With ‘The Plains of Kallanash’ nearing the end of its first 90-day run in Amazon’s KDP Select, I had three more free days to use up. I chose Wed to Fri 3rd/4th/5th December for no good reason, other than I’d picked a weekend last time, and it seemed a good idea to try something different.
The first 2 free days, back in October, were a modest success, with almost 800 downloads with only one paid promotion site (Bknights, $20), although resulting in no additional sales or reviews. This time, I thought I would experiment by paying a little more to promotion sites, and see if the combined effect helps. Each promotion site features the book on a combination of bulk emails to subscribers, websites and Facebook pages, Twitter accounts and so on. My expectations weren’t high; I hoped for 2,000 downloads overall.
Here’s what I booked:
Day 1: BKnights ($20), BookButterfly ($35)
Day 2: Genre Pulse ($30), PixelScroll ($15)

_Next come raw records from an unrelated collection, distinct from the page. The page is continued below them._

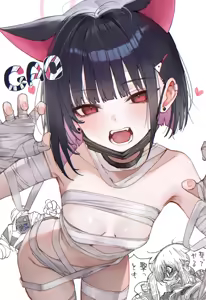 Page 114 of _uwaaaaaaaaa - preview thumbnail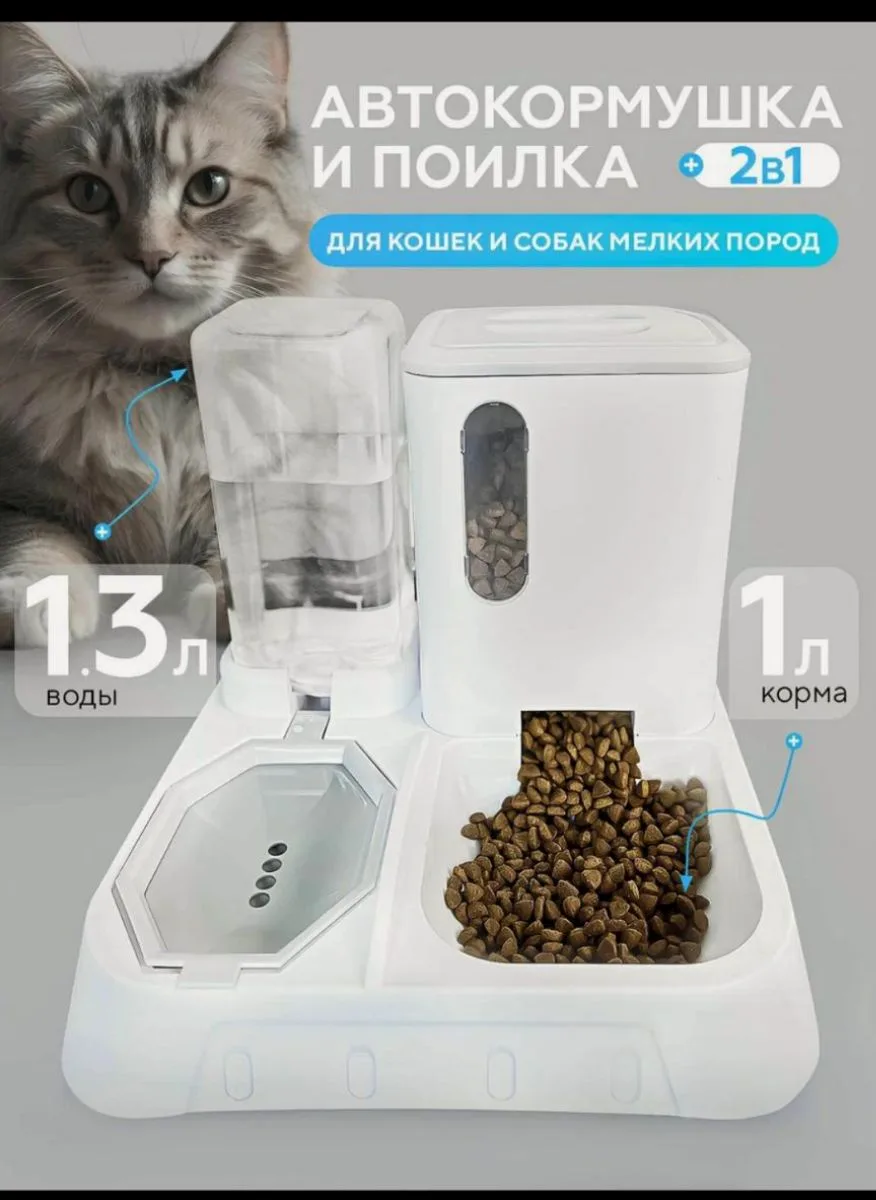 Миска для кошки и собак с крышкой и автопоилкой двойная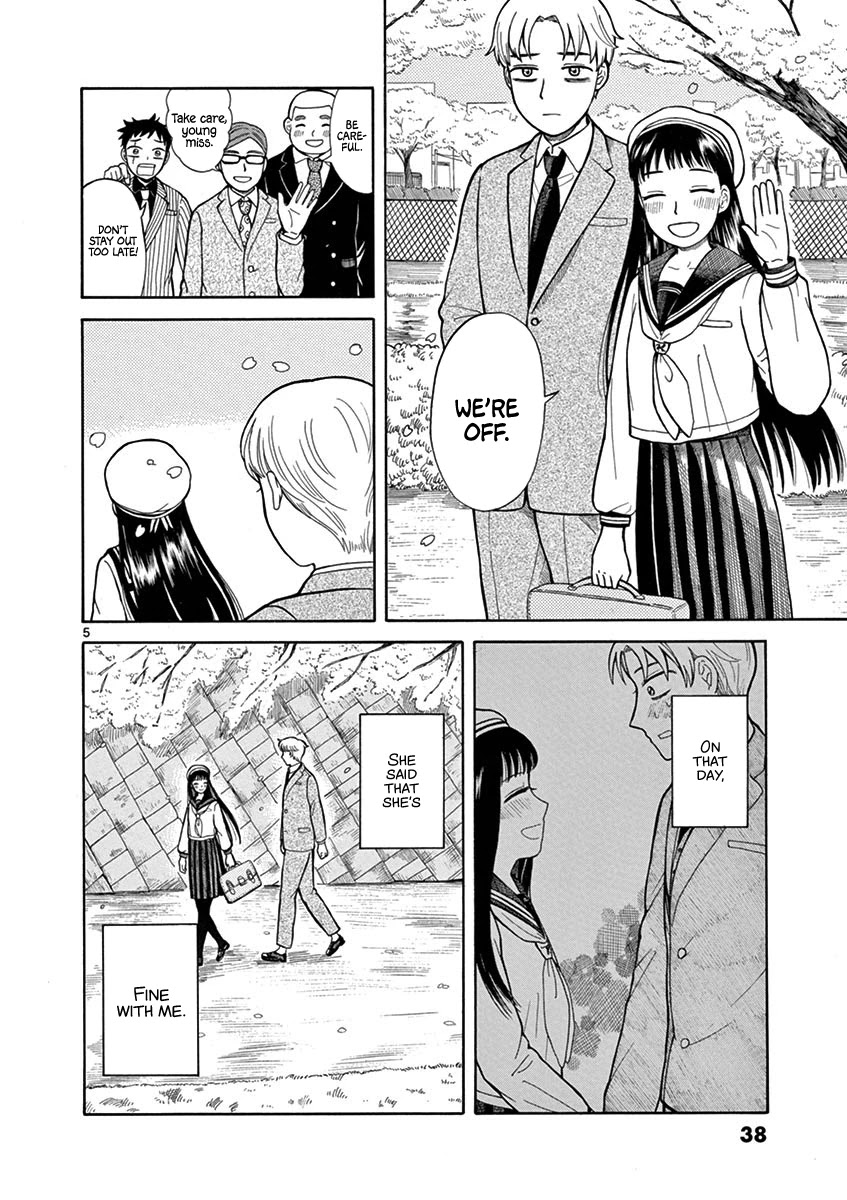 Fluctuations of the Hit man S Chapter 2 page 5 - Chapter 2: Detour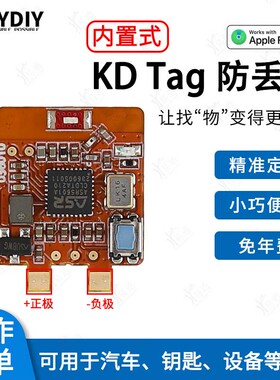 KD-TAG内置式防跟踪定位器全球精准定位可用于汽车、钥匙、设备等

Day 3: PixelScroll (free extra day), Ereader News Today (ENT) ($15)
Total cost: $115
Day 1: 1,041
Day 2: 731
Day 3: 2,650
Wow, that worked well! All the promotions produced noticeable bumps in downloads when the email went out or the website ad went live, but Bknights and ENT were particularly impressive and long-lasting. Day 3 was also helped by the fact that the book was picked up for promotion on FreeBooksy, something I’d have had to pay $100 for otherwise. Lots of sites and email lists will do this: mention a free or discounted book that they think will interest their subscribers, but some of these unsolicited mentions produce more dramatic effects than others.
All those downloads got me to #65 in the free bestseller list on Amazon.com, to #2 in free epic fantasy, #3 in free swords and sorcery and (most amusingly) #5 in the fantasy sub-genre of romance, so for a while ‘The Plains of Kallanash’ mingled self-consciously amongst a swathe of cover images of werewolves and shirtless men.
So what is the value of giving away books for free? The main objective is to get the book into the hands of readers, of course. For new authors, this is vitally important. Hopefully, some of them will read it and perhaps leave a review on Amazon or Goodreads, or tell their friends about it.
What I didn’t expect was that the day after the free promotion, there would be a whole heap of sales of the full-price book. Presumably, lots of people read their emails a day late and clicked to buy without realising that the book was no longer free. A few returned it later, but not as many as I’d expected. The following day produced a few more sales (and borrows). The book ended up ranked at around 6,000 overall in the paid Kindle store for a while, and in the top 100 of a couple of sub-genres, having been ranked at 660,000 before the promotion.
Other side effects: some new reviews, Goodreads readers and ratings, and my very first ever fan email: “Thank you for the wonderful read”. Awww. And the rush of sales blasted me past my second milestone: 100 sales. The increased rate of sales and borrows, while slower now almost two weeks later, is still above pre-promotion levels.
So the take-home message is: promotion pays, even when you’re giving the book away, but only when you get into the thousands of downloads. And the unexpected rush of paid sales actually covered the cost of the promotion. For anyone with multiple books to sell, a modest promotion, whether free or discounted, should more than pay for itself.